Already abandoned by his father, Arshawsky realized one thing by age thirteen. His life was unbearable and somehow he had to get away. "There were four things I had fixed my sights on a) money b) success c) fame and d) that old bluebird happiness." But how was he to do this. At the Poli's Palace Theatre in New Haven he found his passport--the saxophone. Buying one on time, he dropped everything and practised seven hours a day. By age 15, he was on the road as a professional musician and Arthur Arshawsky, "ashamed of his name," became Art Shaw.
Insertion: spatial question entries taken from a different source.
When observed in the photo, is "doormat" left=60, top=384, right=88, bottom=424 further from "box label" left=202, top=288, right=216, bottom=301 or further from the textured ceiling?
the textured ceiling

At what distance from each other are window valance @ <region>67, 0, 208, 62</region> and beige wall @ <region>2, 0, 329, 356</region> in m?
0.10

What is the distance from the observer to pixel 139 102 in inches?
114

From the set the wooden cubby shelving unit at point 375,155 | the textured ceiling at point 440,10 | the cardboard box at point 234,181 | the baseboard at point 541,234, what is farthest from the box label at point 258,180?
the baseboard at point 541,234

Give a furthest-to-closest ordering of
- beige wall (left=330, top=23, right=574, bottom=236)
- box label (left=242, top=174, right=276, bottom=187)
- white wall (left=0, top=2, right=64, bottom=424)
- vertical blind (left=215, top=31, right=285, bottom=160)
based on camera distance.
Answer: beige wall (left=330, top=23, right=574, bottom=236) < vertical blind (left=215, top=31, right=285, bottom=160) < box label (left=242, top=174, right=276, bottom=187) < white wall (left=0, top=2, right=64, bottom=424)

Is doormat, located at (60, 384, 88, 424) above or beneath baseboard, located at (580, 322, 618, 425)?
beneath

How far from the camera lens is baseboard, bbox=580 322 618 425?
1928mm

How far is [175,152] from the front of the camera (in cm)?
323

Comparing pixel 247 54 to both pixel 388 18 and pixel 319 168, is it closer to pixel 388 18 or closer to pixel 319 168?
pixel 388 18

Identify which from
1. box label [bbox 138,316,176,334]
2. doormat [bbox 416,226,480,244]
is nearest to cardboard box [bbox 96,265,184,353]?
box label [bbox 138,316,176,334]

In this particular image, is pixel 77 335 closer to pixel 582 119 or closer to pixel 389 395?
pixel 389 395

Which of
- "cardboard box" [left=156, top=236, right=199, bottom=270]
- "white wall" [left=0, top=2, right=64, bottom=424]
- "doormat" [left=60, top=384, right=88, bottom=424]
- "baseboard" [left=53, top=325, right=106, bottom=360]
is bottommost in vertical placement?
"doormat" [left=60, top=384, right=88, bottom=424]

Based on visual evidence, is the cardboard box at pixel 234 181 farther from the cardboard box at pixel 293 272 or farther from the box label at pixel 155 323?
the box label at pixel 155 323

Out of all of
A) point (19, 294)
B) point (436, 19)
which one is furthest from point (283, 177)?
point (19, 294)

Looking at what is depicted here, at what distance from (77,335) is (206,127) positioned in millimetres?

Bouncing from band to band, Shaw left each when he felt he could learn nothing more. In 1929, he was good enough to get a job with one of America's biggest dance bands, Irving Aaronson and His Commanders. Appalled when he was expected to also play the buffoon on stage, he emerged a year later a better player and the possessor of a new reading list courtesy of the erudite band arranger Chummy McGregor. As well, in the band's extended stay in Chicago, Shaw was introduced to some of the rising jazz greats like Louis Armstrong, Earl Hines and Bix Beiderbecke.
Driven to learn
By 1930 with the Depression in full swing, Shaw was good enough to find full time work in the CBS Orchestra in New York City. After a year of this repetitive grind he took his first "sabbatical." He purchased a small farm outside New York, taught himself French to read Proust and Flaubert and for a whole year read and tried to write. At year's end he wrote, "I was disgusted by my own abysmal ignorance. I knew nothing and needed more formal education."
Back in New York, he enrolled in a tutoring school and took his clarinet to after-hours spots in Harlem, in order to 'gig' with players like legendary pianist Willie "the Lion" Smith. It was here, Shaw maintained he picked up "a Negro feel for music." His big break came on May 24, 1936 when, barely known to a broader public, he was asked to play at a jazz concert at the Imperial Theatre. Playing between the better known (and much louder) bands of the era, Shaw staggered the assembled crowd by playing his own composition "Interlude in B Flat," a daring piece which included a classical string quartet with the clarinetist's own jazz instrumentation. He was immediately engaged to put a band together to capitalize on his new fame. The band flopped as the public was not ready to hear his adventurous offerings. Shaw's reply? "O.K., if that's what they want I'll give them the loudest goddam band in the world." This he did and took his young band on the road.